Background: I am a jazz musician, a sometime professional. I do a lot of ear training. I rarely deal with non-Western tuning systems.
I've tested my threshold for identifying the (in)accuracy of intonation and it varies considerably. For perfect intervals of all kinds, I'm pretty accurate; I can generally tell within a few cents if a perfect interval is off. It gets progressively more difficult when you get into thirds and sixths, although I tend to be pretty good at identifying whether sevenths are in tune or not. Minor seconds and tritones are extremely difficult, particularly melodically, and my accuracy could be as much as ten times lower in those situations.
In many respects, that's just the tip of the iceberg. Melodic is much more difficult than harmonic. Higher pitch is correlated with greater accuracy. Accuracy is generally high when the two pitches are close to forming an inveral but generally low when the two pitches are at the midpoint of two western intervals.
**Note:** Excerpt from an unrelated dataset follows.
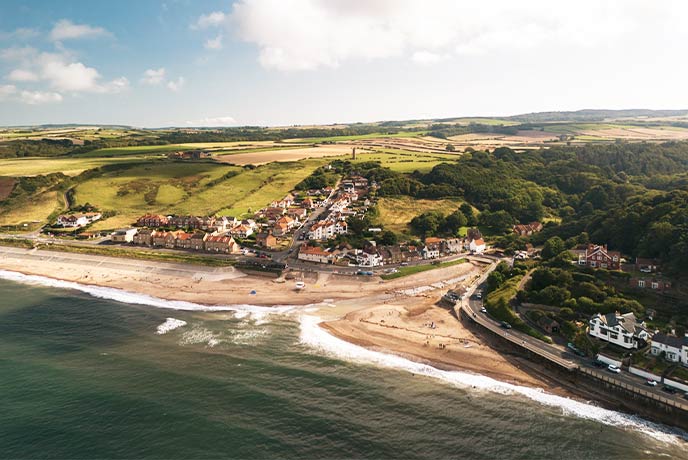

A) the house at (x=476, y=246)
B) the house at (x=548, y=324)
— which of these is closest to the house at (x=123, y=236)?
the house at (x=476, y=246)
I might be able to tell you, for example, that "these two notes are a perfect fifth sharp about ten cents" but it is unlikely that I'd be able to tell you that a perfect fifth sharp 40 cents is anything more than somewhere vaguely between a very sharp perfect fifth and a very flat minor sixth.
I have never tried this with glissando but I would imagine that this would make things significantly more difficult.
In conclusion, I think that my ability in this regard varies so significantly (and it is my somewhat unscientific belief that this is typical among good musicians, based on my experience) that the only real answer to the question is "it depends".